Saved data entries

*-*-*

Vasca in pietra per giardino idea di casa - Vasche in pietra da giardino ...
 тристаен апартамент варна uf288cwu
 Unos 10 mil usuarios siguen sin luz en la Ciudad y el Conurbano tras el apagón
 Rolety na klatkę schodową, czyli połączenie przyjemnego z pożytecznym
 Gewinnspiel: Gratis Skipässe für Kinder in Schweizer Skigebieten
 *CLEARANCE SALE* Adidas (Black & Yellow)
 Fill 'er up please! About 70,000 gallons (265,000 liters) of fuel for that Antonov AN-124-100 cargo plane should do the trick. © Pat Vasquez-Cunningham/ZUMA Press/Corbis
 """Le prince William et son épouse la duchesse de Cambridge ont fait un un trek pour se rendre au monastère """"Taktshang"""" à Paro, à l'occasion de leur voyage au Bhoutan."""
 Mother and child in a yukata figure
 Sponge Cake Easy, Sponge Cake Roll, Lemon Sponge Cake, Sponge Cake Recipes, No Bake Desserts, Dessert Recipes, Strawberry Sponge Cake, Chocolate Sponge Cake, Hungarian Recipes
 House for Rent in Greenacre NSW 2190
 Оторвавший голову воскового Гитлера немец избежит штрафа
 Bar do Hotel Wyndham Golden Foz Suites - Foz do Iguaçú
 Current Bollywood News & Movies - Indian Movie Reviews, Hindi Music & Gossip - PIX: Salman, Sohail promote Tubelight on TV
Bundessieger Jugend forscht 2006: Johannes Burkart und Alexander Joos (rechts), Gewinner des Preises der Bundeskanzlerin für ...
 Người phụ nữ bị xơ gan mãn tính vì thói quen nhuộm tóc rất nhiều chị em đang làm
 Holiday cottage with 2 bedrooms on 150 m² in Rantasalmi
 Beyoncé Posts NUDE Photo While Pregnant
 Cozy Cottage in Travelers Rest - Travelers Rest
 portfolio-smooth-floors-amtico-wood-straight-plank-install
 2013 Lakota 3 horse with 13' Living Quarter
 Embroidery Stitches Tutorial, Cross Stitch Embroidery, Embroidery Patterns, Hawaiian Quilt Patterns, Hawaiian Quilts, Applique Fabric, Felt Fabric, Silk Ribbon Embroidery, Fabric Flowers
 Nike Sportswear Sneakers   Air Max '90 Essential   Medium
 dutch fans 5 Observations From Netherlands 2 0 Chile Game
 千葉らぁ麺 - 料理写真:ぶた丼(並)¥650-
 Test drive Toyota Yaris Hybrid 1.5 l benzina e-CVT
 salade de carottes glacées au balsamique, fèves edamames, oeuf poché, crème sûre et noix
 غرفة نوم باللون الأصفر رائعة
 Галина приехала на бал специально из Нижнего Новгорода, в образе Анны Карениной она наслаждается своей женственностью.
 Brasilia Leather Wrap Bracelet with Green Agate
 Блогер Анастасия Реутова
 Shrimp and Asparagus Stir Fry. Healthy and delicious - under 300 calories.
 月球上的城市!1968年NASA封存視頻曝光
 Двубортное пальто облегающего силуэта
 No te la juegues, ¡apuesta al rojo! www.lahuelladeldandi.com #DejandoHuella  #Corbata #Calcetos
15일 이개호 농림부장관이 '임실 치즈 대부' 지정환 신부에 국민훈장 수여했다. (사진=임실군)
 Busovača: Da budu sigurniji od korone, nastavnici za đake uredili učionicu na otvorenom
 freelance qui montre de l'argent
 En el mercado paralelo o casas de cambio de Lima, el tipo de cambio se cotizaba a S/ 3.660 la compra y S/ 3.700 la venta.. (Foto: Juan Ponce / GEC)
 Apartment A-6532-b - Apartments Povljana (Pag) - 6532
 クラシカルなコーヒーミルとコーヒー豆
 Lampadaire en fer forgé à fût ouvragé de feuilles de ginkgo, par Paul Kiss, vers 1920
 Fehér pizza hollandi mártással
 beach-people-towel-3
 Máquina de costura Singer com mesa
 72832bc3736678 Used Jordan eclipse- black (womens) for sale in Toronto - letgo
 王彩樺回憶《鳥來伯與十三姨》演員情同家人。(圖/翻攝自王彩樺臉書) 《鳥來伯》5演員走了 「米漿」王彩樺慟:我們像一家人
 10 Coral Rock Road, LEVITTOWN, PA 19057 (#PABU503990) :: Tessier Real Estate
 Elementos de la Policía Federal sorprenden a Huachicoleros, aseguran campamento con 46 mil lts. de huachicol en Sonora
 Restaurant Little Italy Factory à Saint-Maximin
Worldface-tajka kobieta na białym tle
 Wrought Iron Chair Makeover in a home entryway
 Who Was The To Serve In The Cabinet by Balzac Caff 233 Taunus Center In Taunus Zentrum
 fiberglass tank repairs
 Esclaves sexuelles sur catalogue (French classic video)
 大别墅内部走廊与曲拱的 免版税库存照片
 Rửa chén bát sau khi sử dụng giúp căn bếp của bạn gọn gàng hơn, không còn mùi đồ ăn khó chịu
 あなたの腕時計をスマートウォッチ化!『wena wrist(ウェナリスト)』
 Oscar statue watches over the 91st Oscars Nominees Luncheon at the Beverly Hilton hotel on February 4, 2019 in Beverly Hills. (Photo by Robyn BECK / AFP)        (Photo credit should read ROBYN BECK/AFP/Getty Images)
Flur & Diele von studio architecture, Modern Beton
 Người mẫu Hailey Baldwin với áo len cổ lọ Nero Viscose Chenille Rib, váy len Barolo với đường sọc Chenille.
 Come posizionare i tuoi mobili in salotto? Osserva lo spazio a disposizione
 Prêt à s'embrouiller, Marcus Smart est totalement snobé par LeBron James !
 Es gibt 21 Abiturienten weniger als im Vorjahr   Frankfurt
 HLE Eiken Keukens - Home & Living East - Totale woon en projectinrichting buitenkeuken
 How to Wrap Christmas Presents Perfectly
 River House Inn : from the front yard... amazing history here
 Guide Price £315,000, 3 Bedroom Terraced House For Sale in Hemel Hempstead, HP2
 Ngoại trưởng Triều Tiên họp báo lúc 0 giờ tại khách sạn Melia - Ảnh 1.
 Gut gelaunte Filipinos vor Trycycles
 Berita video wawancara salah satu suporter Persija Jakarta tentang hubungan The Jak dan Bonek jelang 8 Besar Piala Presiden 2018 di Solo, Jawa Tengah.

*-*-*

◆ WORK TASK: The lines above, starting at the one with "Holiday cottage with" and ending at the one with "2013 Lakota 3 horse with 13' Living Quarter", are the only ones to return, exactly as written.

◆ RESPONSE AREA:
 Holiday cottage with 2 bedrooms on 150 m² in Rantasalmi
 Beyoncé Posts NUDE Photo While Pregnant
 Cozy Cottage in Travelers Rest - Travelers Rest
 portfolio-smooth-floors-amtico-wood-straight-plank-install
 2013 Lakota 3 horse with 13' Living Quarter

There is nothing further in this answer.